A legislative committee advanced a constitutional amendment changing the state’s legislative term limits law Tuesday (March 19), but not until after the sponsor removed judicial term limits after numerous judges objected to the provision.
The Senate State Agencies & Governmental Affairs Committee passed on a voice vote SJR 15 by Sen. Alan Clark, R-Lonsdale, in an afternoon meeting.
The resolution would limit legislators elected on or after Jan. 1, 2021, to 12 years in the Legislature, with the ability to return after a four-year break. Two-year terms served as a result of apportionment would count in the total. Partial terms served after a special election would not be included.
Legislators first elected before that date would be limited to 16 years in the Legislature, with a four-year break. Two-year terms created by apportionment and partial terms because of special elections would not count in the total.
Legislators currently are limited to 16 years total followed by a lifetime ban, with some legislators serving longer because of apportionment.
Clark said removing the lifetime ban would enable a Thomas Jefferson or Benjamin Franklin who served as a young person to return to office when they are older. He said only 30 legislators out of 617 had returned to service after an enforced break in the states that have that arrangement – about 5%.
The amendment now goes to the full Senate and then must also pass the House. If so, it would be considered by voters in 2020.
When the day began, the amendment also would have limited the terms for Supreme Court justices, Court of Appeals judges, and circuit and district judges.
But several judges and others in the legal profession objected to that provision, saying it takes time to become a good judge, and that term limits would discourage attorneys from giving up their practice to run for a judicial position they would then have to leave.
Among those objecting were Circuit Judges John Fogleman, Robert Herzfeld and Susan Weaver, Washington County District Judge Clinton Casey Jones, and Randolph County District Judge John Throesch.
Clark said he was removing judicial term limits “because a great number of you have indicated that you’d like to do that. I had an amendment already the last time I was here to take judiciary out of (the amendment).”
Another earlier version would have reserved for the Legislature alone, and not the voters, the ability to propose term limit amendments. Clark had removed that provision.
Clark’s proposal comes as the group Arkansas Term Limits has filed a proposed constitutional amendment with stricter terms that would be considered by voters in 2020. That amendment, filed March 14, would impose a lifetime limit of 10 years in the Legislature – no more than three two-year terms in the House of Representatives or two four-year terms in the Senate. Service since Jan. 1, 1993, would be included in the calculations.

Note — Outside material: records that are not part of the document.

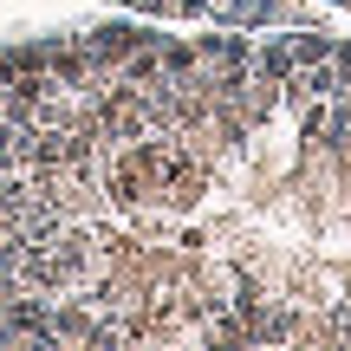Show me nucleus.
Instances as JSON below:
<instances>
[{
    "instance_id": "9",
    "label": "nucleus",
    "mask_w": 351,
    "mask_h": 351,
    "mask_svg": "<svg viewBox=\"0 0 351 351\" xmlns=\"http://www.w3.org/2000/svg\"><path fill=\"white\" fill-rule=\"evenodd\" d=\"M332 65H339V78L351 85V39H339V46H332Z\"/></svg>"
},
{
    "instance_id": "6",
    "label": "nucleus",
    "mask_w": 351,
    "mask_h": 351,
    "mask_svg": "<svg viewBox=\"0 0 351 351\" xmlns=\"http://www.w3.org/2000/svg\"><path fill=\"white\" fill-rule=\"evenodd\" d=\"M287 39H293V59H300V65H326L332 46H339L326 26H287Z\"/></svg>"
},
{
    "instance_id": "8",
    "label": "nucleus",
    "mask_w": 351,
    "mask_h": 351,
    "mask_svg": "<svg viewBox=\"0 0 351 351\" xmlns=\"http://www.w3.org/2000/svg\"><path fill=\"white\" fill-rule=\"evenodd\" d=\"M117 7H130V13H156V20H163L176 0H117Z\"/></svg>"
},
{
    "instance_id": "2",
    "label": "nucleus",
    "mask_w": 351,
    "mask_h": 351,
    "mask_svg": "<svg viewBox=\"0 0 351 351\" xmlns=\"http://www.w3.org/2000/svg\"><path fill=\"white\" fill-rule=\"evenodd\" d=\"M91 326H98V306L85 293H59L52 300V345H85Z\"/></svg>"
},
{
    "instance_id": "5",
    "label": "nucleus",
    "mask_w": 351,
    "mask_h": 351,
    "mask_svg": "<svg viewBox=\"0 0 351 351\" xmlns=\"http://www.w3.org/2000/svg\"><path fill=\"white\" fill-rule=\"evenodd\" d=\"M117 78H124V85H137V91H150V85H163V46H137V52H130V59H124V72H117Z\"/></svg>"
},
{
    "instance_id": "1",
    "label": "nucleus",
    "mask_w": 351,
    "mask_h": 351,
    "mask_svg": "<svg viewBox=\"0 0 351 351\" xmlns=\"http://www.w3.org/2000/svg\"><path fill=\"white\" fill-rule=\"evenodd\" d=\"M156 39H163V33H156V26H143V20H98V26L85 33V46H91V59H98V72L117 78L130 52H137V46H156Z\"/></svg>"
},
{
    "instance_id": "4",
    "label": "nucleus",
    "mask_w": 351,
    "mask_h": 351,
    "mask_svg": "<svg viewBox=\"0 0 351 351\" xmlns=\"http://www.w3.org/2000/svg\"><path fill=\"white\" fill-rule=\"evenodd\" d=\"M254 72H267V78H280V85H287V78L300 72L293 39H287V33H280V39H254Z\"/></svg>"
},
{
    "instance_id": "3",
    "label": "nucleus",
    "mask_w": 351,
    "mask_h": 351,
    "mask_svg": "<svg viewBox=\"0 0 351 351\" xmlns=\"http://www.w3.org/2000/svg\"><path fill=\"white\" fill-rule=\"evenodd\" d=\"M274 111H280V78L254 72V78H247V91H241V117L254 124V137H261V130L274 124Z\"/></svg>"
},
{
    "instance_id": "7",
    "label": "nucleus",
    "mask_w": 351,
    "mask_h": 351,
    "mask_svg": "<svg viewBox=\"0 0 351 351\" xmlns=\"http://www.w3.org/2000/svg\"><path fill=\"white\" fill-rule=\"evenodd\" d=\"M156 46H163V72L169 78H189L202 65V46H195V39H156Z\"/></svg>"
}]
</instances>
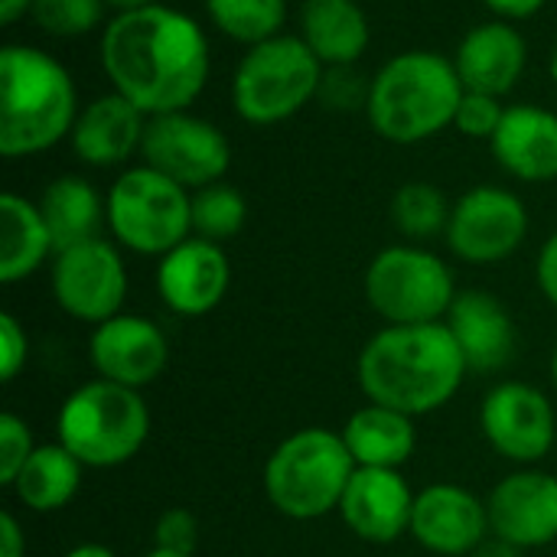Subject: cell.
Here are the masks:
<instances>
[{
  "instance_id": "1",
  "label": "cell",
  "mask_w": 557,
  "mask_h": 557,
  "mask_svg": "<svg viewBox=\"0 0 557 557\" xmlns=\"http://www.w3.org/2000/svg\"><path fill=\"white\" fill-rule=\"evenodd\" d=\"M101 65L114 91L147 117L186 111L209 82L202 26L163 3L117 13L101 36Z\"/></svg>"
},
{
  "instance_id": "2",
  "label": "cell",
  "mask_w": 557,
  "mask_h": 557,
  "mask_svg": "<svg viewBox=\"0 0 557 557\" xmlns=\"http://www.w3.org/2000/svg\"><path fill=\"white\" fill-rule=\"evenodd\" d=\"M470 366L447 323L385 326L359 352L356 375L369 401L421 418L444 408Z\"/></svg>"
},
{
  "instance_id": "3",
  "label": "cell",
  "mask_w": 557,
  "mask_h": 557,
  "mask_svg": "<svg viewBox=\"0 0 557 557\" xmlns=\"http://www.w3.org/2000/svg\"><path fill=\"white\" fill-rule=\"evenodd\" d=\"M78 121L75 82L62 62L36 46L0 52V153L33 157L72 134Z\"/></svg>"
},
{
  "instance_id": "4",
  "label": "cell",
  "mask_w": 557,
  "mask_h": 557,
  "mask_svg": "<svg viewBox=\"0 0 557 557\" xmlns=\"http://www.w3.org/2000/svg\"><path fill=\"white\" fill-rule=\"evenodd\" d=\"M467 88L457 65L431 49L392 55L369 82V121L392 144H421L454 124Z\"/></svg>"
},
{
  "instance_id": "5",
  "label": "cell",
  "mask_w": 557,
  "mask_h": 557,
  "mask_svg": "<svg viewBox=\"0 0 557 557\" xmlns=\"http://www.w3.org/2000/svg\"><path fill=\"white\" fill-rule=\"evenodd\" d=\"M356 473L343 434L304 428L284 437L264 463V493L271 506L297 522H313L339 509Z\"/></svg>"
},
{
  "instance_id": "6",
  "label": "cell",
  "mask_w": 557,
  "mask_h": 557,
  "mask_svg": "<svg viewBox=\"0 0 557 557\" xmlns=\"http://www.w3.org/2000/svg\"><path fill=\"white\" fill-rule=\"evenodd\" d=\"M59 444L95 470H111L140 454L150 437V408L137 388L104 379L78 385L55 418Z\"/></svg>"
},
{
  "instance_id": "7",
  "label": "cell",
  "mask_w": 557,
  "mask_h": 557,
  "mask_svg": "<svg viewBox=\"0 0 557 557\" xmlns=\"http://www.w3.org/2000/svg\"><path fill=\"white\" fill-rule=\"evenodd\" d=\"M323 85V62L304 36H271L245 52L232 78V108L242 121L271 127L294 117Z\"/></svg>"
},
{
  "instance_id": "8",
  "label": "cell",
  "mask_w": 557,
  "mask_h": 557,
  "mask_svg": "<svg viewBox=\"0 0 557 557\" xmlns=\"http://www.w3.org/2000/svg\"><path fill=\"white\" fill-rule=\"evenodd\" d=\"M104 209L111 235L137 255L163 258L193 232V196L147 163L114 180Z\"/></svg>"
},
{
  "instance_id": "9",
  "label": "cell",
  "mask_w": 557,
  "mask_h": 557,
  "mask_svg": "<svg viewBox=\"0 0 557 557\" xmlns=\"http://www.w3.org/2000/svg\"><path fill=\"white\" fill-rule=\"evenodd\" d=\"M366 297L388 326L447 320L457 287L450 268L424 248L392 245L379 251L366 271Z\"/></svg>"
},
{
  "instance_id": "10",
  "label": "cell",
  "mask_w": 557,
  "mask_h": 557,
  "mask_svg": "<svg viewBox=\"0 0 557 557\" xmlns=\"http://www.w3.org/2000/svg\"><path fill=\"white\" fill-rule=\"evenodd\" d=\"M144 163L176 180L186 189H202L219 183L232 166L228 137L206 117L189 111H170L147 117L140 140Z\"/></svg>"
},
{
  "instance_id": "11",
  "label": "cell",
  "mask_w": 557,
  "mask_h": 557,
  "mask_svg": "<svg viewBox=\"0 0 557 557\" xmlns=\"http://www.w3.org/2000/svg\"><path fill=\"white\" fill-rule=\"evenodd\" d=\"M52 297L72 320L82 323L98 326L117 317L127 297V268L121 251L104 238L55 251Z\"/></svg>"
},
{
  "instance_id": "12",
  "label": "cell",
  "mask_w": 557,
  "mask_h": 557,
  "mask_svg": "<svg viewBox=\"0 0 557 557\" xmlns=\"http://www.w3.org/2000/svg\"><path fill=\"white\" fill-rule=\"evenodd\" d=\"M529 235L525 202L499 186H476L463 193L450 212V251L470 264H496L512 258Z\"/></svg>"
},
{
  "instance_id": "13",
  "label": "cell",
  "mask_w": 557,
  "mask_h": 557,
  "mask_svg": "<svg viewBox=\"0 0 557 557\" xmlns=\"http://www.w3.org/2000/svg\"><path fill=\"white\" fill-rule=\"evenodd\" d=\"M483 437L512 463H539L557 441L555 408L548 395L529 382L496 385L480 408Z\"/></svg>"
},
{
  "instance_id": "14",
  "label": "cell",
  "mask_w": 557,
  "mask_h": 557,
  "mask_svg": "<svg viewBox=\"0 0 557 557\" xmlns=\"http://www.w3.org/2000/svg\"><path fill=\"white\" fill-rule=\"evenodd\" d=\"M88 356L98 379L140 392L166 369L170 346L153 320L137 313H117L95 326L88 339Z\"/></svg>"
},
{
  "instance_id": "15",
  "label": "cell",
  "mask_w": 557,
  "mask_h": 557,
  "mask_svg": "<svg viewBox=\"0 0 557 557\" xmlns=\"http://www.w3.org/2000/svg\"><path fill=\"white\" fill-rule=\"evenodd\" d=\"M411 535L444 557H470L490 535V509L457 483H434L414 496Z\"/></svg>"
},
{
  "instance_id": "16",
  "label": "cell",
  "mask_w": 557,
  "mask_h": 557,
  "mask_svg": "<svg viewBox=\"0 0 557 557\" xmlns=\"http://www.w3.org/2000/svg\"><path fill=\"white\" fill-rule=\"evenodd\" d=\"M490 532L522 552L557 542V476L542 470L509 473L486 499Z\"/></svg>"
},
{
  "instance_id": "17",
  "label": "cell",
  "mask_w": 557,
  "mask_h": 557,
  "mask_svg": "<svg viewBox=\"0 0 557 557\" xmlns=\"http://www.w3.org/2000/svg\"><path fill=\"white\" fill-rule=\"evenodd\" d=\"M339 516L356 539L369 545H392L401 535H411L414 493L398 470L356 467L343 493Z\"/></svg>"
},
{
  "instance_id": "18",
  "label": "cell",
  "mask_w": 557,
  "mask_h": 557,
  "mask_svg": "<svg viewBox=\"0 0 557 557\" xmlns=\"http://www.w3.org/2000/svg\"><path fill=\"white\" fill-rule=\"evenodd\" d=\"M232 284V264L225 251L209 238H186L160 258L157 290L160 300L180 317L212 313Z\"/></svg>"
},
{
  "instance_id": "19",
  "label": "cell",
  "mask_w": 557,
  "mask_h": 557,
  "mask_svg": "<svg viewBox=\"0 0 557 557\" xmlns=\"http://www.w3.org/2000/svg\"><path fill=\"white\" fill-rule=\"evenodd\" d=\"M529 62V42L512 23H483L470 29L457 46V75L467 91L509 95Z\"/></svg>"
},
{
  "instance_id": "20",
  "label": "cell",
  "mask_w": 557,
  "mask_h": 557,
  "mask_svg": "<svg viewBox=\"0 0 557 557\" xmlns=\"http://www.w3.org/2000/svg\"><path fill=\"white\" fill-rule=\"evenodd\" d=\"M447 330L454 333L470 372H499L509 366L516 352V326L509 310L486 290L457 294Z\"/></svg>"
},
{
  "instance_id": "21",
  "label": "cell",
  "mask_w": 557,
  "mask_h": 557,
  "mask_svg": "<svg viewBox=\"0 0 557 557\" xmlns=\"http://www.w3.org/2000/svg\"><path fill=\"white\" fill-rule=\"evenodd\" d=\"M490 144L499 166L525 183H548L557 176V114L548 108H506Z\"/></svg>"
},
{
  "instance_id": "22",
  "label": "cell",
  "mask_w": 557,
  "mask_h": 557,
  "mask_svg": "<svg viewBox=\"0 0 557 557\" xmlns=\"http://www.w3.org/2000/svg\"><path fill=\"white\" fill-rule=\"evenodd\" d=\"M147 131V114L117 91L98 95L78 111L72 127V150L78 160L91 166H114L124 163L134 147H140Z\"/></svg>"
},
{
  "instance_id": "23",
  "label": "cell",
  "mask_w": 557,
  "mask_h": 557,
  "mask_svg": "<svg viewBox=\"0 0 557 557\" xmlns=\"http://www.w3.org/2000/svg\"><path fill=\"white\" fill-rule=\"evenodd\" d=\"M343 441L356 460V467H375V470H401L414 447H418V428L411 414H401L395 408L369 401L343 424Z\"/></svg>"
},
{
  "instance_id": "24",
  "label": "cell",
  "mask_w": 557,
  "mask_h": 557,
  "mask_svg": "<svg viewBox=\"0 0 557 557\" xmlns=\"http://www.w3.org/2000/svg\"><path fill=\"white\" fill-rule=\"evenodd\" d=\"M300 36L323 65H352L369 49V16L356 0H304Z\"/></svg>"
},
{
  "instance_id": "25",
  "label": "cell",
  "mask_w": 557,
  "mask_h": 557,
  "mask_svg": "<svg viewBox=\"0 0 557 557\" xmlns=\"http://www.w3.org/2000/svg\"><path fill=\"white\" fill-rule=\"evenodd\" d=\"M55 251L46 219L36 202L3 193L0 196V281H26Z\"/></svg>"
},
{
  "instance_id": "26",
  "label": "cell",
  "mask_w": 557,
  "mask_h": 557,
  "mask_svg": "<svg viewBox=\"0 0 557 557\" xmlns=\"http://www.w3.org/2000/svg\"><path fill=\"white\" fill-rule=\"evenodd\" d=\"M82 473H85V467L59 441L39 444L33 450V457L23 463V470L16 473V480L10 483V493L29 512H39V516L59 512L78 496Z\"/></svg>"
},
{
  "instance_id": "27",
  "label": "cell",
  "mask_w": 557,
  "mask_h": 557,
  "mask_svg": "<svg viewBox=\"0 0 557 557\" xmlns=\"http://www.w3.org/2000/svg\"><path fill=\"white\" fill-rule=\"evenodd\" d=\"M36 206L46 219L55 251L101 238L98 232H101V222L108 219V209L101 206V196L95 193V186L85 180H78V176L52 180L42 189Z\"/></svg>"
},
{
  "instance_id": "28",
  "label": "cell",
  "mask_w": 557,
  "mask_h": 557,
  "mask_svg": "<svg viewBox=\"0 0 557 557\" xmlns=\"http://www.w3.org/2000/svg\"><path fill=\"white\" fill-rule=\"evenodd\" d=\"M206 13L228 39L258 46L281 36L287 0H206Z\"/></svg>"
},
{
  "instance_id": "29",
  "label": "cell",
  "mask_w": 557,
  "mask_h": 557,
  "mask_svg": "<svg viewBox=\"0 0 557 557\" xmlns=\"http://www.w3.org/2000/svg\"><path fill=\"white\" fill-rule=\"evenodd\" d=\"M450 212H454V206L447 202V196L437 186L418 183V180L405 183L392 199V219H395L398 232L411 242H424V238L447 232Z\"/></svg>"
},
{
  "instance_id": "30",
  "label": "cell",
  "mask_w": 557,
  "mask_h": 557,
  "mask_svg": "<svg viewBox=\"0 0 557 557\" xmlns=\"http://www.w3.org/2000/svg\"><path fill=\"white\" fill-rule=\"evenodd\" d=\"M245 219H248V206L235 186L212 183V186L196 189V196H193V232H196V238H209L219 245L225 238H235L245 228Z\"/></svg>"
},
{
  "instance_id": "31",
  "label": "cell",
  "mask_w": 557,
  "mask_h": 557,
  "mask_svg": "<svg viewBox=\"0 0 557 557\" xmlns=\"http://www.w3.org/2000/svg\"><path fill=\"white\" fill-rule=\"evenodd\" d=\"M104 0H33V20L52 36H85L104 16Z\"/></svg>"
},
{
  "instance_id": "32",
  "label": "cell",
  "mask_w": 557,
  "mask_h": 557,
  "mask_svg": "<svg viewBox=\"0 0 557 557\" xmlns=\"http://www.w3.org/2000/svg\"><path fill=\"white\" fill-rule=\"evenodd\" d=\"M36 444L29 434V424L16 414H0V483L10 490V483L16 480V473L23 470V463L33 457Z\"/></svg>"
},
{
  "instance_id": "33",
  "label": "cell",
  "mask_w": 557,
  "mask_h": 557,
  "mask_svg": "<svg viewBox=\"0 0 557 557\" xmlns=\"http://www.w3.org/2000/svg\"><path fill=\"white\" fill-rule=\"evenodd\" d=\"M503 114L506 108L499 104L496 95H483V91H467L460 108H457V131L467 134V137H490L496 134V127L503 124Z\"/></svg>"
},
{
  "instance_id": "34",
  "label": "cell",
  "mask_w": 557,
  "mask_h": 557,
  "mask_svg": "<svg viewBox=\"0 0 557 557\" xmlns=\"http://www.w3.org/2000/svg\"><path fill=\"white\" fill-rule=\"evenodd\" d=\"M199 545V522L189 509H166L153 525V548L173 555H196Z\"/></svg>"
},
{
  "instance_id": "35",
  "label": "cell",
  "mask_w": 557,
  "mask_h": 557,
  "mask_svg": "<svg viewBox=\"0 0 557 557\" xmlns=\"http://www.w3.org/2000/svg\"><path fill=\"white\" fill-rule=\"evenodd\" d=\"M29 359V339L26 330L20 326V320L13 313H0V379L13 382L20 375V369Z\"/></svg>"
},
{
  "instance_id": "36",
  "label": "cell",
  "mask_w": 557,
  "mask_h": 557,
  "mask_svg": "<svg viewBox=\"0 0 557 557\" xmlns=\"http://www.w3.org/2000/svg\"><path fill=\"white\" fill-rule=\"evenodd\" d=\"M535 277H539L542 294L557 307V232L545 242V248H542V255H539Z\"/></svg>"
},
{
  "instance_id": "37",
  "label": "cell",
  "mask_w": 557,
  "mask_h": 557,
  "mask_svg": "<svg viewBox=\"0 0 557 557\" xmlns=\"http://www.w3.org/2000/svg\"><path fill=\"white\" fill-rule=\"evenodd\" d=\"M0 557H26V535L10 512L0 516Z\"/></svg>"
},
{
  "instance_id": "38",
  "label": "cell",
  "mask_w": 557,
  "mask_h": 557,
  "mask_svg": "<svg viewBox=\"0 0 557 557\" xmlns=\"http://www.w3.org/2000/svg\"><path fill=\"white\" fill-rule=\"evenodd\" d=\"M496 16H506V20H525V16H535L548 0H483Z\"/></svg>"
},
{
  "instance_id": "39",
  "label": "cell",
  "mask_w": 557,
  "mask_h": 557,
  "mask_svg": "<svg viewBox=\"0 0 557 557\" xmlns=\"http://www.w3.org/2000/svg\"><path fill=\"white\" fill-rule=\"evenodd\" d=\"M470 557H522V548H516L503 539H493V542H483Z\"/></svg>"
},
{
  "instance_id": "40",
  "label": "cell",
  "mask_w": 557,
  "mask_h": 557,
  "mask_svg": "<svg viewBox=\"0 0 557 557\" xmlns=\"http://www.w3.org/2000/svg\"><path fill=\"white\" fill-rule=\"evenodd\" d=\"M26 10H33V0H0V23H16Z\"/></svg>"
},
{
  "instance_id": "41",
  "label": "cell",
  "mask_w": 557,
  "mask_h": 557,
  "mask_svg": "<svg viewBox=\"0 0 557 557\" xmlns=\"http://www.w3.org/2000/svg\"><path fill=\"white\" fill-rule=\"evenodd\" d=\"M62 557H117L111 548H104V545H95V542H85V545H75V548H69Z\"/></svg>"
},
{
  "instance_id": "42",
  "label": "cell",
  "mask_w": 557,
  "mask_h": 557,
  "mask_svg": "<svg viewBox=\"0 0 557 557\" xmlns=\"http://www.w3.org/2000/svg\"><path fill=\"white\" fill-rule=\"evenodd\" d=\"M108 7H114L117 13H124V10H140V7H153V3H160V0H104Z\"/></svg>"
},
{
  "instance_id": "43",
  "label": "cell",
  "mask_w": 557,
  "mask_h": 557,
  "mask_svg": "<svg viewBox=\"0 0 557 557\" xmlns=\"http://www.w3.org/2000/svg\"><path fill=\"white\" fill-rule=\"evenodd\" d=\"M144 557H193V555H173V552H160V548H153V552H147Z\"/></svg>"
},
{
  "instance_id": "44",
  "label": "cell",
  "mask_w": 557,
  "mask_h": 557,
  "mask_svg": "<svg viewBox=\"0 0 557 557\" xmlns=\"http://www.w3.org/2000/svg\"><path fill=\"white\" fill-rule=\"evenodd\" d=\"M552 78H555V85H557V46H555V52H552Z\"/></svg>"
},
{
  "instance_id": "45",
  "label": "cell",
  "mask_w": 557,
  "mask_h": 557,
  "mask_svg": "<svg viewBox=\"0 0 557 557\" xmlns=\"http://www.w3.org/2000/svg\"><path fill=\"white\" fill-rule=\"evenodd\" d=\"M552 375H555V385H557V349H555V359H552Z\"/></svg>"
},
{
  "instance_id": "46",
  "label": "cell",
  "mask_w": 557,
  "mask_h": 557,
  "mask_svg": "<svg viewBox=\"0 0 557 557\" xmlns=\"http://www.w3.org/2000/svg\"><path fill=\"white\" fill-rule=\"evenodd\" d=\"M555 557H557V555H555Z\"/></svg>"
}]
</instances>
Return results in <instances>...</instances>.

That proposal would prohibit the Legislature from proposing a term limits amendment in the future.
The proposal would create the same limits as one proposed by Arkansas Term Limits last year that was struck from the ballot after a special master ruled that its petition lacked enough signatures, and the Supreme Court agreed.
If it had passed, up to 62 House members and 23 senators now would be in their final terms.
Tom Steele, chairman of Arkansas Term Limits, told Talk Business & Politics Tuesday that Clark’s proposal is worse than the state’s current term limits law because it allows legislators to return to office after four years.
He said his group would continue to push its amendment, saying, “We have every intention of getting this thing on the ballot. … You can be assured that we learned something last time.”
Steele told legislators that he objected to both the amendment and its popular name, the Arkansas Term Limits Amendment, which would be the same as the one his group is proposing. Steele said the amendment appeared to piggyback off the goodwill his group’s effort has created and would confuse voters. He asked legislators to change the title of their amendment.
Clark said the Bureau of Legislative Research had written the title.
Fifteen states have legislative term limits, according to the National Conference of State Legislatures. The Arkansas Term Limits proposal would create the nation’s strictest limit.
Arkansas voters first enacted one of the nation’s toughest term limits laws in 1992 – three two-year terms in the House and two four-year terms in the Senate.
They voted in 2014 to lengthen the amount of time legislators could serve to 16 total years, and in some cases longer, as part of a wide-ranging “ethics” amendment.
The Legislature under the Arkansas Constitution can refer up to three amendments to the voters.
Earlier this session, the Legislature voted to send to the voters an amendment that would permanently extend the half-cent sales tax that funds the Connecting Arkansas Program, a wide-ranging highway construction effort. The tax was approved by 58 percent of the voters in 2012 and expires in 2023.